PROBLEM: Extend the blog post below comparing horror fiction and horror movies, picking up after its last sentence.

PAGE EXTRACT:
┄┄┄┄┄┄┄┄┄┄┄┄┄┄┄┄┄┄┄┄

I’ve already got a confession to make, and it’s the very first line of post. This is actually one of my biggest pet peeves: when people assume horror fiction is the exact same as horror movies. But can I blame them? Both are the horror genre, so why wouldn’t someone assume they were the same?
First, let’s take a look at horror movies. Georges Melies, a French filmmaker, created the very first horror film Manior Du Diable (The Devil’s Castle). It’s about three minutes long, and reminds me of a little bit of Jack the Giant Killer from 1962. Manior Du Diable is a quirky exploration of the magic of camera work and editing at the time, but it’s also a great frame of reference in which to see horror: horror deals with the supernatural, things in which we don’t quite understand, and the unexplained.
But the actual definition of horror is much different. Horror means a very strong feeling of fear, dread, and shock, or anything that causes feelings of fear, dread, and shock (Merriam Webster).

┄┄┄┄┄┄┄┄┄┄┄┄┄┄┄┄┄┄┄┄

Items listed in a dataset:

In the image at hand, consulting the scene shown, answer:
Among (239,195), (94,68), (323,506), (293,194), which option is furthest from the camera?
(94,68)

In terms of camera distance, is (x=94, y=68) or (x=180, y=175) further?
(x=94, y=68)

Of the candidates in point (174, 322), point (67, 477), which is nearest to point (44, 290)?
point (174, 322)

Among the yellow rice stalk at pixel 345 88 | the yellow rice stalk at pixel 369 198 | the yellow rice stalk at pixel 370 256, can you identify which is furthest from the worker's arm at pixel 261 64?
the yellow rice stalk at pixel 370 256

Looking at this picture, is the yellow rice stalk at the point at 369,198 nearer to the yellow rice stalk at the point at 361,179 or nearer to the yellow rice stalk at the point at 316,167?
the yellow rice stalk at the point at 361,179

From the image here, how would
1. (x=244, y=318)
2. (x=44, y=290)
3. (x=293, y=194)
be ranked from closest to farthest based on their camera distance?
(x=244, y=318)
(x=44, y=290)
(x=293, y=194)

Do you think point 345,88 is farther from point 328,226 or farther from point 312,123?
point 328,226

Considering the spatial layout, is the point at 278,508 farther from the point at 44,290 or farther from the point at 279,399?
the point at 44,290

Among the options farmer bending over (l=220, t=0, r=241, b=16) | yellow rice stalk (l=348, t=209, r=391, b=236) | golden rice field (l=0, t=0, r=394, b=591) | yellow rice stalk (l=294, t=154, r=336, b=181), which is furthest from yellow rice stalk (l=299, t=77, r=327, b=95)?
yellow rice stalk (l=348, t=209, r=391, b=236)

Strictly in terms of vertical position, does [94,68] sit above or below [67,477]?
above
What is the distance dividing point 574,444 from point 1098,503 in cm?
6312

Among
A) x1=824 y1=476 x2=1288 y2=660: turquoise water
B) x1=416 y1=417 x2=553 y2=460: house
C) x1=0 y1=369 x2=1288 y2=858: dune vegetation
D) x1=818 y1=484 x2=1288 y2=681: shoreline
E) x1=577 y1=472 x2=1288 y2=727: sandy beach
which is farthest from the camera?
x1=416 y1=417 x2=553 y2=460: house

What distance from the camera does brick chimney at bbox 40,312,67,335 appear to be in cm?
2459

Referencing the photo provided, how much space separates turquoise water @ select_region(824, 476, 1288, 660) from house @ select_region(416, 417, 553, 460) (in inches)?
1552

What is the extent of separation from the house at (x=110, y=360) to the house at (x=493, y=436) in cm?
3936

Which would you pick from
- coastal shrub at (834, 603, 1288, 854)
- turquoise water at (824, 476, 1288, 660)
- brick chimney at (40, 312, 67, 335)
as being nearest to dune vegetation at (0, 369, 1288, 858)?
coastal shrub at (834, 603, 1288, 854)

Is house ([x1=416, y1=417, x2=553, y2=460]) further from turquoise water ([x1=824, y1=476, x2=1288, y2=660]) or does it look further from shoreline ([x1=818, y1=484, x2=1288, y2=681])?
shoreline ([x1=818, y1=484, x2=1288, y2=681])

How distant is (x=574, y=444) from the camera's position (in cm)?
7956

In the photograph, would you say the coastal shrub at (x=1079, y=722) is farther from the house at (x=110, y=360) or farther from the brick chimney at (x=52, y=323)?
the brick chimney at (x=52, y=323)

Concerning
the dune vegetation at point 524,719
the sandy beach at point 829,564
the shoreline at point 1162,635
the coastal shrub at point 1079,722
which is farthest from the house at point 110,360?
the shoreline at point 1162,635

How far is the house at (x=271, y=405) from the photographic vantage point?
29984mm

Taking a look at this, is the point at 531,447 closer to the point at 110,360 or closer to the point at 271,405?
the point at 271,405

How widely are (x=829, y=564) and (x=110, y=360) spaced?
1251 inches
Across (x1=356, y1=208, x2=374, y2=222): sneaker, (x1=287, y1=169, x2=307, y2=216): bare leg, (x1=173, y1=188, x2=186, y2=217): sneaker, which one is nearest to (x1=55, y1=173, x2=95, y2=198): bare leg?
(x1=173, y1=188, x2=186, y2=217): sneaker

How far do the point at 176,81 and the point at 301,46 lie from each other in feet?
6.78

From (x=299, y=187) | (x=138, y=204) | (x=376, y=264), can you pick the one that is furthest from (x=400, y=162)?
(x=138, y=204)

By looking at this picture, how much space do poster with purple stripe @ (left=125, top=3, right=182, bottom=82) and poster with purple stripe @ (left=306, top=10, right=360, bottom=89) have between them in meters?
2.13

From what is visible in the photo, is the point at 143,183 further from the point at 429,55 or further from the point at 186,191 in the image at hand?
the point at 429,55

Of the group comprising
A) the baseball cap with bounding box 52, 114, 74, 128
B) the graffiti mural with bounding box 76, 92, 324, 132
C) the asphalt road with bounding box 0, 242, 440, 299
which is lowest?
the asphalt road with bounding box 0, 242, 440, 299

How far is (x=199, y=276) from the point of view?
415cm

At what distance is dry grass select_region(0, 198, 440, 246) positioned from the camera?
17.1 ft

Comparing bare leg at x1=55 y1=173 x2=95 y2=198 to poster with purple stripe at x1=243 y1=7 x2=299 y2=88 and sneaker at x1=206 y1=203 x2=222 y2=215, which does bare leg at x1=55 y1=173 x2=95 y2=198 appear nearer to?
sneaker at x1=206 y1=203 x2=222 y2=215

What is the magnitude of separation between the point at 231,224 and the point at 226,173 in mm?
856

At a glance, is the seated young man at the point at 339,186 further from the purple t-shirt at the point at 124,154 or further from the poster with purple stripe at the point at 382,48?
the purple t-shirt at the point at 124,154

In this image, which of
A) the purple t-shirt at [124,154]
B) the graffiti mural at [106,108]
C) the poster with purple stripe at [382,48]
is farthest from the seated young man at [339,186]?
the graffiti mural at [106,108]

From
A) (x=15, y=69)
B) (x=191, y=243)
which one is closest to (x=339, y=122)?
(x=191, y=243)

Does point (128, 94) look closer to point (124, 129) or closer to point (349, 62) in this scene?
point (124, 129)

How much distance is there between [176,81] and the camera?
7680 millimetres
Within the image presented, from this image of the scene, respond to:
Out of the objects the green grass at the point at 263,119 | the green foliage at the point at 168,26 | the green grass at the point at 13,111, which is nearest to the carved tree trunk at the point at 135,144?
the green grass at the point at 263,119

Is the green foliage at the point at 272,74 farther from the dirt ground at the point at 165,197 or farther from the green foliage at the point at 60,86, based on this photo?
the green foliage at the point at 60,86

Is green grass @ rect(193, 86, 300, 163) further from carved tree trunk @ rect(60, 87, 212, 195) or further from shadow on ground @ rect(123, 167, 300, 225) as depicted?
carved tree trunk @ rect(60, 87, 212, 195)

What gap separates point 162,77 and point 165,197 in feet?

┄┄┄┄┄┄┄┄┄┄┄┄┄┄┄┄┄┄┄┄

WRITTEN RESPONSE:
Unlike Manior Du Diable, more contemporary horror classics focus on the later part of the definition: shock. Friday the 13th. The Exorcist. Saw. We cringe in the theater seats at these movies saying, “Oh no. Don’t do that!” and “Oh no, don’t go in there!” We cover our eyes and peek out between our fingers. We see characters getting their limbs torn/ripped/chopped/pulled/blown off. Blood and gore are a cornerstone for many a horror film, in particular the B-movie variety. Some films even go so far as including triggering subject matter, like rape and violation. But most horror movies are going after the same effect: to make the audience jump in their seats, to scare audiences. A lot of thought, time, and care is put into production in order to achieve just the right music, lighting, and make-up effects for the big scary moments and the big reveals in order to make the audience all but pee their pants.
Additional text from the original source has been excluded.